**Assignment**:
If a line below includes the string "statistically", copy it.

Extracted records:
______________________________
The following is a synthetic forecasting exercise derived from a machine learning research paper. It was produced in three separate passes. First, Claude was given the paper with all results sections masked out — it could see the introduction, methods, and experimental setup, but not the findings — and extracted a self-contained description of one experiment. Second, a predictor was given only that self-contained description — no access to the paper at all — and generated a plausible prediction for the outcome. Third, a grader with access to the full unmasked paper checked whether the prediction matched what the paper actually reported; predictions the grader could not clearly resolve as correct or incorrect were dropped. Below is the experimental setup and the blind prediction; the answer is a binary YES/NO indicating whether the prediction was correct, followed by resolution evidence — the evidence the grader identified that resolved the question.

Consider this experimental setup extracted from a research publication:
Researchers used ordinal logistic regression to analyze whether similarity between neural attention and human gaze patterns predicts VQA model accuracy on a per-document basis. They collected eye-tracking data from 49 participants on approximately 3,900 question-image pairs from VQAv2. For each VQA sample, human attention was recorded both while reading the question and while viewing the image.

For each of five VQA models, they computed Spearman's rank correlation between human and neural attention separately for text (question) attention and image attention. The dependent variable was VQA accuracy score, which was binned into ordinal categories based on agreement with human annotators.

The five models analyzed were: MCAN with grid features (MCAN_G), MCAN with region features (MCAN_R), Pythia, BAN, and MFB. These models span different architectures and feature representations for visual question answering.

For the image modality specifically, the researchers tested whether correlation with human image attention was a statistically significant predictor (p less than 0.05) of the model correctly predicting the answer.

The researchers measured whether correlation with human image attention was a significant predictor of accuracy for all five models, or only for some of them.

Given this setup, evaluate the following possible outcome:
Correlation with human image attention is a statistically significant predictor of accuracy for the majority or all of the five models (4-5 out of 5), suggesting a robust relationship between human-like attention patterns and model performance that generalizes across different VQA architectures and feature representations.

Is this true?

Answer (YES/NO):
______________________________
**Answer area**:
For the image modality specifically, the researchers tested whether correlation with human image attention was a statistically significant predictor (p less than 0.05) of the model correctly predicting the answer.
Correlation with human image attention is a statistically significant predictor of accuracy for the majority or all of the five models (4-5 out of 5), suggesting a robust relationship between human-like attention patterns and model performance that generalizes across different VQA architectures and feature representations.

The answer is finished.